Records from a dataset
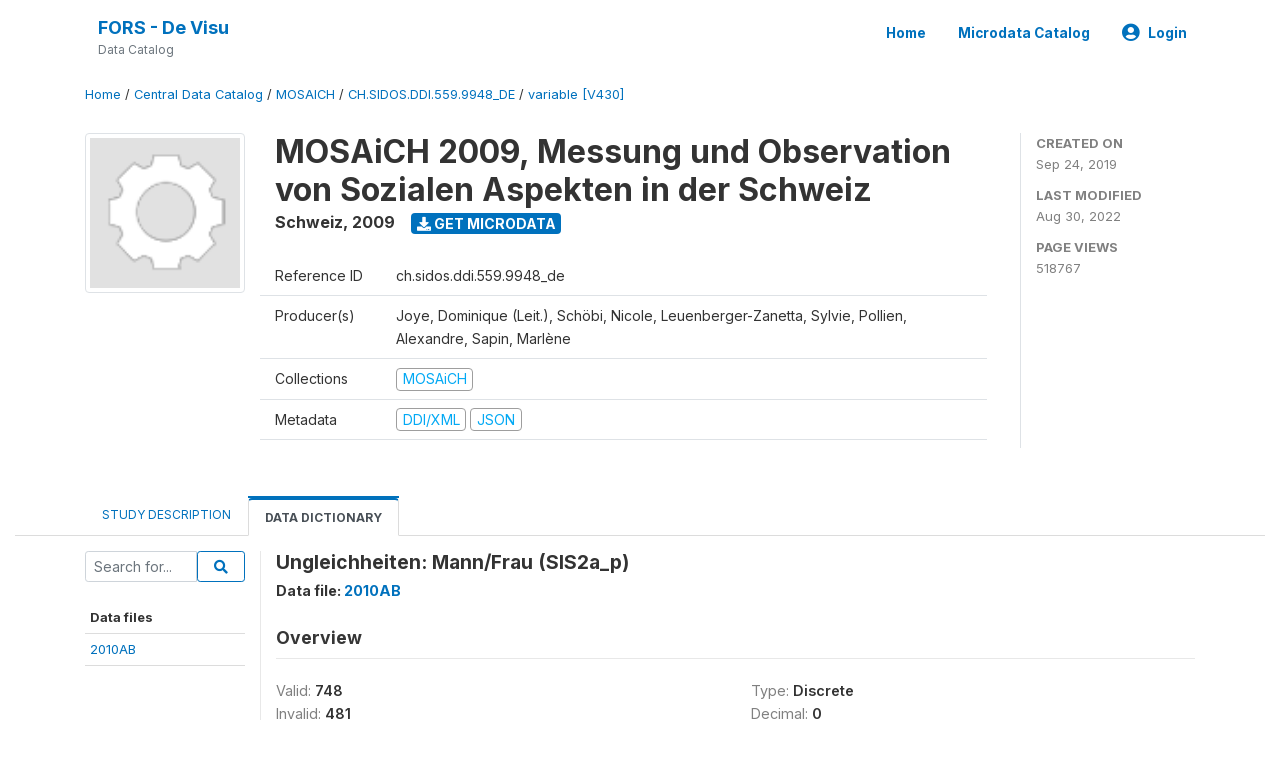

--- FILE ---
content_type: text/css
request_url: https://devisu.forscenter.ch/themes/nada52/css/custom.css?v2021
body_size: 240
content:
/* user defined custom styles or overrides only */

.progress-text {
  position: absolute;
  background-color: rgba(255,255,255,0.5);
  border-radius: 5px;
  top: -2px;
  right: 0;
}

.progress{
  position:relative;
}

.tab-sidebar .nada-list-subgroup .nada-list-vgroup-item::before{
  content: "\00BB";
}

WHAT NEEDS TO BE DONE
Output the data exactly as it appears. The pictures do not belong in it.

WRITTEN ANSWER
--- FILE ---
content_type: text/css
request_url: https://devisu.forscenter.ch/themes/nada52/css/custom.css?v2021
body_size: 240
content:
/* user defined custom styles or overrides only */

.progress-text {
  position: absolute;
  background-color: rgba(255,255,255,0.5);
  border-radius: 5px;
  top: -2px;
  right: 0;
}

.progress{
  position:relative;
}

.tab-sidebar .nada-list-subgroup .nada-list-vgroup-item::before{
  content: "\00BB";
}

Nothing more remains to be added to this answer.